Zoe joined the group. “I found this in the park, Sara, but I don't know what it is.”
“It's a kazoo, Zoe,” Sara said. “But it's broken. See, it's cracked on the side. Let's add it to our trash collection, okay?”
“K,” Zoe said with a smile. “Do you want these puzzle pieces I found too?”
“We're not ready for the letter P yet, Zoe. We've found A, B, C, D, E, F, G, H, I, J, and K, so we're looking for L now,” Sara explained. “We'll save your puzzle pieces for later.”
“You know,” Sara continued, “the park might be a good place to find more alphabet trash. Let's go!”
Sara was right. She and her friends picked up many things at the park to add to their collection. They found a half-eaten lollipop in some litter on the ground. Someone had left a milk carton on a bench. They collected a net near a nest up in a tree, and even a broken oar by the pond.
“Now that we've got L, M, N, and O, we're ready for your puzzle pieces, Zoe,” Sara said with a smile. “P is for the puzzle pieces!” shouted Zoe.
“There's Ernie and Bert,” Big Bird said. “Maybe they've come to help us clean.” “I hope so,” Sara said. “We still haven't found anything for Q.”
“We heard you were looking for trash,” Bert said. “So Ernie and I cleaned out our closet.”
“Let's see,” Ernie said, reaching into a large bag. “We have one queen from Bert's chess set. I lost the other pieces. There's my red rocket ship that broke last year. Oh, and here's an old skate.”
“And here are some train tracks. Someone left them outside and they got trampled,” Bert said. “Now you have Q, R, S, and T.”
“Hey, Sara,” a grouchy voice called. “Take this umbrella. And here, Telly dropped off this vase. It's cracked...just like some people I know.”
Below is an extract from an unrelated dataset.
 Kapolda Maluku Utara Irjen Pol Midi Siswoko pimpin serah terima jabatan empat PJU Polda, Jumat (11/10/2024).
“Thanks, Oscar, that's great for U and V,” Sara said.
Just then Big Bird spied his wobbly wheelbarrow. “Wow, that's perfect for W. But Sara,” Big Bird groaned, “What about X? There aren't any X-rays or xylophones around.”
“X is tough. But look, Big Bird, Sara said with a smile. “Two of the umbrella's ribs are making an X. Can you see it?”
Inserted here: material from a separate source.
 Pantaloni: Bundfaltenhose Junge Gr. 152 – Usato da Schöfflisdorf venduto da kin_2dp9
“Yes! And look, there's a tangled piece of yarn around on the wheels of my old wheelbarrow!” Big Bird cried. “Yay! That's our Y!”
“Let's see. A, B, C, D, E, F, G, H, I, J, K, L, M, N, O, P, Q, R, S, T, U, V, W, X, Y, and Z,” Sara sang.
“Oh no, Sara, ” Big Bird wailed. “We haven't found anything that starts with Z.”
“Don't worry, Big Bird,” Sara said. “See, the zipper is broken on my old wallet. I had it in my pocket all the time.”
“All right! Sara found Z!” Big Bird shouted. “We went through the whole alphabet, and we made the neighborhood look cleaner than ever.”
“I sure had a lot of fun helping you with your big job, Big Bird. Now I'd better go home to Cincinnati, Ohio,” Sara said. “Besides, I can't wait to tell Carrie, Leah and Chris how much fun it is playing games with the alphabet!”